Risposta dura o più diplomazia? Canadesi divisi sulle contro tariffe
TORONTO – Avere a che fare con Donald Trump non è facile. Lo abbiamo capito in questi mesi di guerra commerciale, di tira e molla, minacce, smentite, accuse e veleni che hanno portato all’attivazione dei dazi doganali americani sulle merci canadesi. Ma quale deve essere la risposta del governo canadese di fronte alle prepotenze dell’inquilino della Casa Bianca?
A cercare di dare una risposta a questa domanda, tastando il polso dell’elettorato canadese, ci ha pensato la Leger, con un sondaggio nel quale emerge come la popolazione sia divisa. E come, allo stesso tempo, l’atteggiamento dei canadesi sia profondamente cambiato rispetto a sette mesi fa. Nell’istantanea scattata da Leger si evince che in questo momento il 45 per cento dei canadesi sia favorevole all’approccio del cosiddetto “elbows up”, dei gomiti alzati e quindi dell’intransigenza da parte del governo federale in risposta alle tariffe americane. Ottawa, per loro, dovrebbe attivare immediatamente dei contro dazi, per creare il maggiore danno economico negli Stati Uniti, fino a quando il presidente americano non deciderà di porre fine alla guerra commerciale.
Di contro, il 41 per cento degli intervistati ritiene che l’esecutivo liberale dovrebbe invece adottare una linea morbida, senza ritorsioni commerciali, puntando sul negoziato e la trattativa per cercare di far desistere l’amministrazione americana. Ebbene, sette mesi fa la percentuale di coloro che erano invece favorevoli alla linea dura era del 73 per cento, la stragrande maggioranza del campione.
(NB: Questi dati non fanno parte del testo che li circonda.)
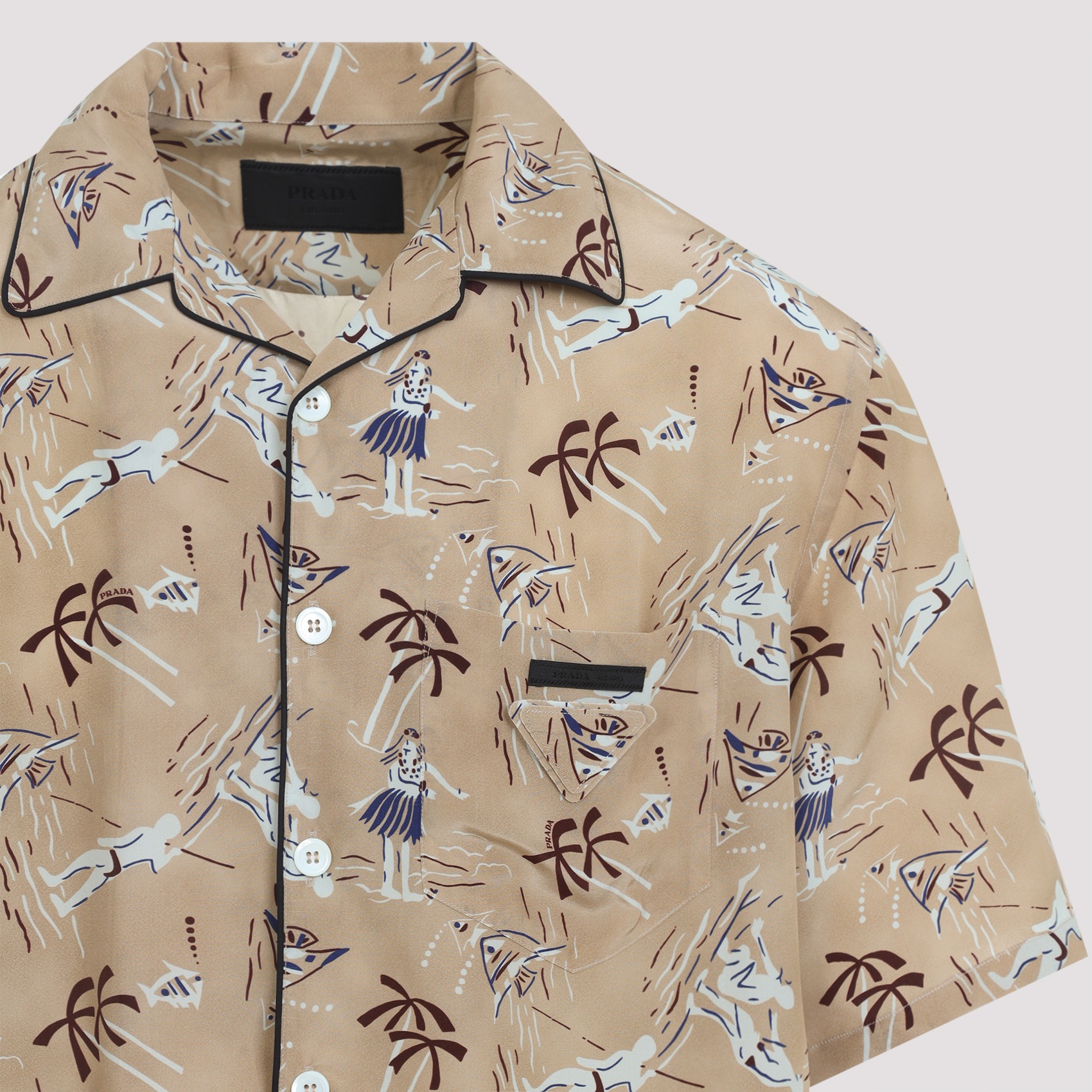 [Prada] Shirts Short Sleeve FW25 UCS524SOOO.17OY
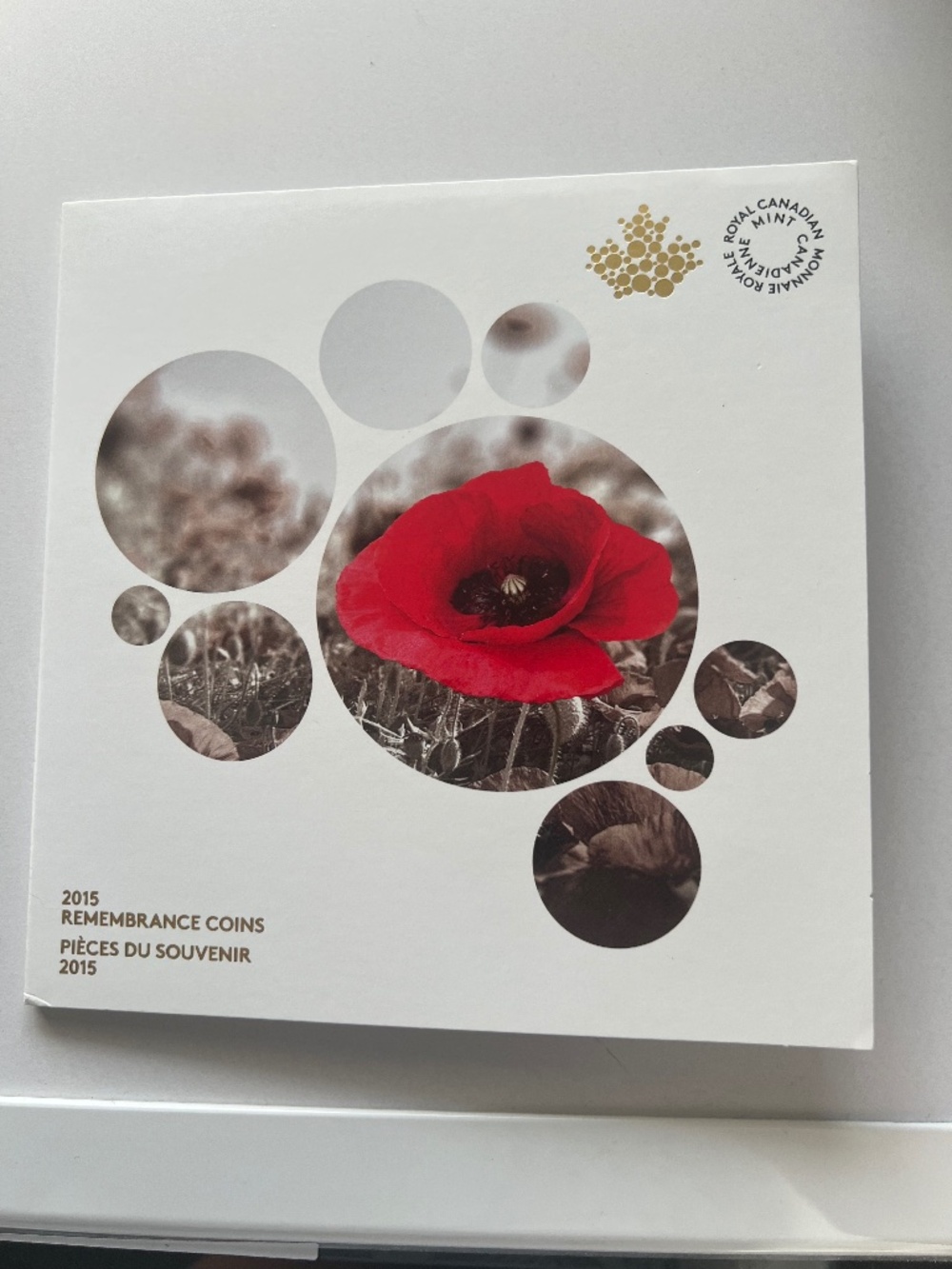 2015 Remembrance Coins in folder #1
Cosa è successo quindi, per questo repentino cambiamento? Il primo dato significativo è la diversa percezione del pericolo: a gennaio e febbraio l’ipotesi di una guerra commerciale con il nostro principale alleato spaventata parecchio. Gli analisti già mettevano in preventivo il crollo dell’economia, la contrazione della crescita, il calo netto del potere d’acquisto dei consumatori, una nuova impennata dell’inflazione, un tracollo occupazionale generalizzato in tutti i comparti del nostro settore produttivo. Tutti indicatori, questi, dell’imminenza di una nuova pesantissima recessione. Dopo qualche mese, le previsioni più pessimistiche non si sono avverate, segno che l’economica canadese si è dimostrata solida e resiliente, anche di fronte agli scossoni dei dazi doganali.
Anche perché, dobbiamo ricordarlo, le tariffe trumpiane hanno colpito solamente i prodotti che non sono coperti dall’ombrello del Cusma, il trattato di libero scambio sorto dalle ceneri del defunto Nafta, siglato dal Canada, il Messico e gli Stati Uniti.
È cambiata, in sostanza, la percezione del pericolo, dell’incertezza, dei rischi concreti legati al braccio di ferro con Washington. Certo, i problemi rimangono, alcuni settori – vedi quelli legati alla produzione di acciaio e alluminio – sono stati penalizzati pesantemente dalle politiche protezionistiche del presidente americano, ma in generale i canadesi non sentono più di trovarsi in una situazione d’emergenza. E per questo negli ultimi mesi è cresciuta in modo significativo la percentuale di coloro che vedono nella diplomazia e nella trattativa la risposta migliore alla strategia dell’inquilino della Casa Bianca.